Posted , 6 users are following.
I just have a question I am hoping someone is able to answer because I honestly hate the way I am feeling right now.
I have always been a happy person, I am the biggest worry wart but I am a happy worry wart. In the past month and a half I have felt sick going to work, I couldn't get out of bed some days to go, I finally got up on a sick leave and will not be returning for a while well I sort out what to do but that isn't my major issue.
Since I start feeling this way I have started to doubt my relationship with my boyfriend. We have been together for 6 years and I have always loved him, he is my best friend and I always look forward to spending time with him. We bought a house two years ago and things have been good. 2016 was hard but I don't think it was easy for anyone.
But now I feel like I don't love him, like he will be better off without me, like I don't deserve him, that everything for the past 6 years has been a complete lie and I was never happy with him. I always saw our future together and now I can't see past this year. It breaks my heart and causing me to cry more often then I want too when I have these thoughts, he has been my rock and the one who encouraged me to get help and he is constantly worried about me, he works shift work so when he is on nights I am worse then when he is on days.

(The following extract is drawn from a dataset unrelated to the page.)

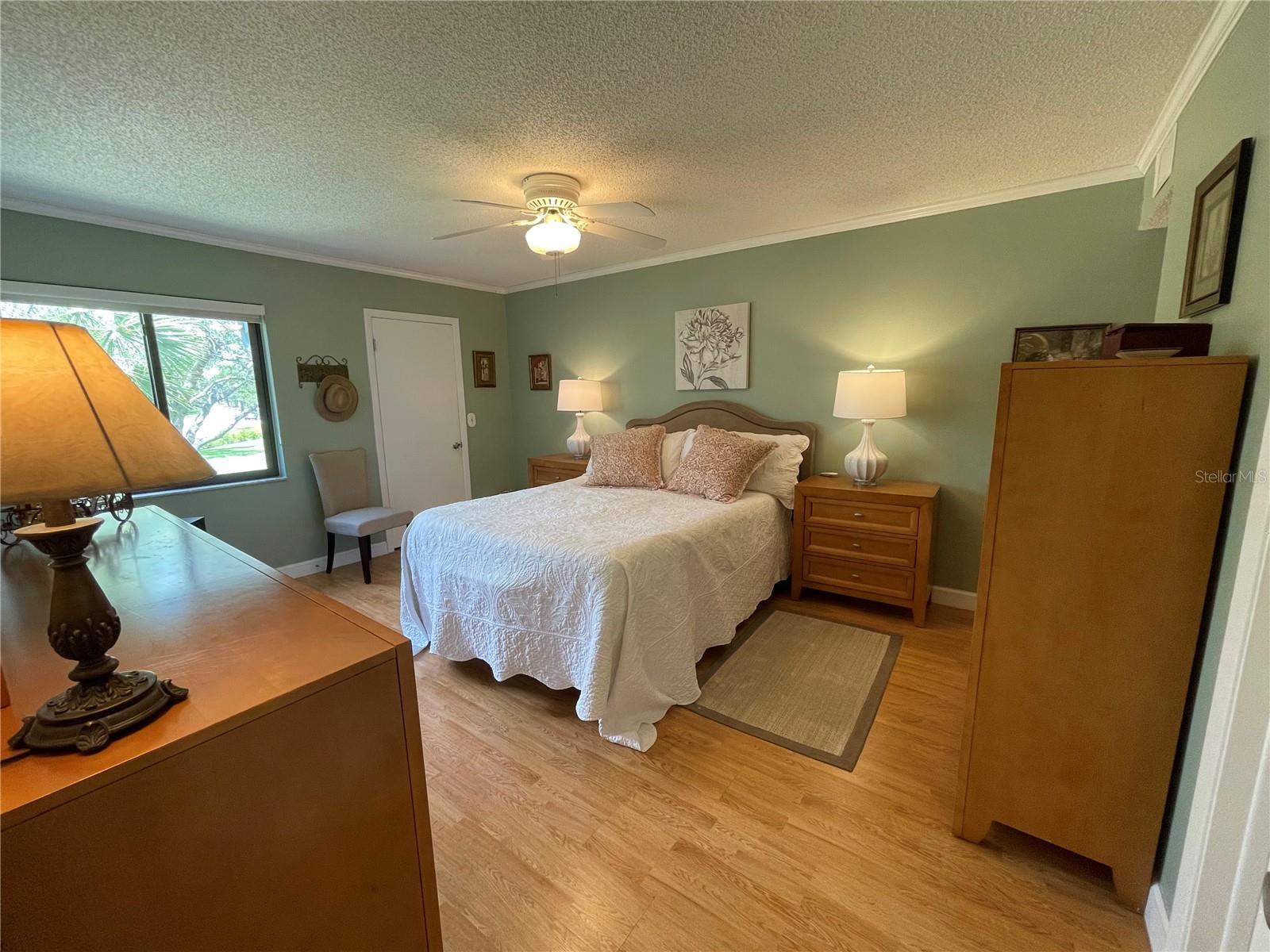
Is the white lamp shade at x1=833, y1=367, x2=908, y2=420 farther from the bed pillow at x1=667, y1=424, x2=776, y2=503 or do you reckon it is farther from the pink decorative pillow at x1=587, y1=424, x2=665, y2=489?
the pink decorative pillow at x1=587, y1=424, x2=665, y2=489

I can't imagine him not in my life and losing him would be my biggest regret in life but my head won't fully let me love him. Some moments I can and others are filled with doubt that I don't love him anymore and I don't want to be with him. I don't know where I would go or what I would do but I am just looking for answers.
He is my first serious boyfriend, I am 28 years old but I can't imagine that this is it for us, I mean 6 years I imagined our lives together and now since the depression nothing. What is going on with me? Are these feelings completely normal or is it something else?